= Sampson Sammons =

Colonel Sampson Sammons (December 24, 1722 – October 17, 1796) was an American officer in the American Revolutionary War. He is notable for being the target of the first shot fired by the British in the American Revolution west of the Hudson River.

==Life==

Sammons, of Dutch extraction, was born in the Greenwich Village neighborhood of Manhattan, New York to Jacob Sampson and Catalyntje Bensen. He moved to Ulster County in 1769, and then to Tryon County. In 1772 he was a Deacon of the First Reformed Church of Caughnawaga in Fonda, New York. He married Rachel Schoonmaker (1726-1822), who was a descendant of Hendrick Jochemson Schoonmaker, a native of Hamburg, Germany. They had three sons and seven daughters.

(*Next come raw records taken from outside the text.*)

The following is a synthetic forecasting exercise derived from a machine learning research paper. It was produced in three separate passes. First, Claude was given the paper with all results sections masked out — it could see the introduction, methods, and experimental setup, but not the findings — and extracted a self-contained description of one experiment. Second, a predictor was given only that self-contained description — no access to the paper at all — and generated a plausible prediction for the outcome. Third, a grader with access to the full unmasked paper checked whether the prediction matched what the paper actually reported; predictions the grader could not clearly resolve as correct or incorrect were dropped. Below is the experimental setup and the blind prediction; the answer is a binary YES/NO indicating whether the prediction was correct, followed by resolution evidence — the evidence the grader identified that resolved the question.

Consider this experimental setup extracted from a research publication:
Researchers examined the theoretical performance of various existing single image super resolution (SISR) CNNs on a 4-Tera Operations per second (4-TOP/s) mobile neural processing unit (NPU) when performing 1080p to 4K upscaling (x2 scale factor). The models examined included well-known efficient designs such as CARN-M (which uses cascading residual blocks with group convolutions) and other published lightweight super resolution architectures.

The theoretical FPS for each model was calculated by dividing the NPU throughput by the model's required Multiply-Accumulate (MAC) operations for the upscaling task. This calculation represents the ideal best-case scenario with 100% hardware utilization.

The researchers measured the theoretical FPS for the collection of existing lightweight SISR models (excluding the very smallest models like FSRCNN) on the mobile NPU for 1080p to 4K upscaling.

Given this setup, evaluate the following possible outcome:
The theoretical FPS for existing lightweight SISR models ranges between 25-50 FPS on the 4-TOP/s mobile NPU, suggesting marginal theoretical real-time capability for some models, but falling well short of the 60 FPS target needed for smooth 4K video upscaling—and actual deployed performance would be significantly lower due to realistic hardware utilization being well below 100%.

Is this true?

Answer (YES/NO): NO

==Role in the American Revolution==
In 1775, before the departure of Guy Johnson, nephew of Sir William Johnson, along with Loyalists and Native Americans to Canada, Sammons and other patriots formed a Committee of Safety for Tryon County to track movements of the British.

It is said that the first shot of the Revolution west of the Hudson River was fired at Sammons by Tory Sheriff of Johnstown Alexander White, after Sammons led a group of patriots to free neighbor John Fonda from the nearby jail.

In 1780 Sammons, along with sons Jacob, Frederick and Thomas, were all taken prisoner as a result of the raid from Canada led by Sir John Johnson and over 500 British troops. Sammons and Thomas were subsequently released, but his other two sons and horses were taken back to Canada. Frederick was kept as a prisoner of war in chains in Fort Chambly in Quebec for nearly 18 months.

Sammons served during the war at the Battle of Oriskany and the Battle of Klock's Field. He held the rank of Lieutenant of Exempts under Captain Jellis Fonda.

After the departure of Johnson, Sammons took the opportunity to lease Johnson Hall.

==Death and legacy==
Sammons died in 1796 and was buried in the family's cemetery in Mohawk, New York.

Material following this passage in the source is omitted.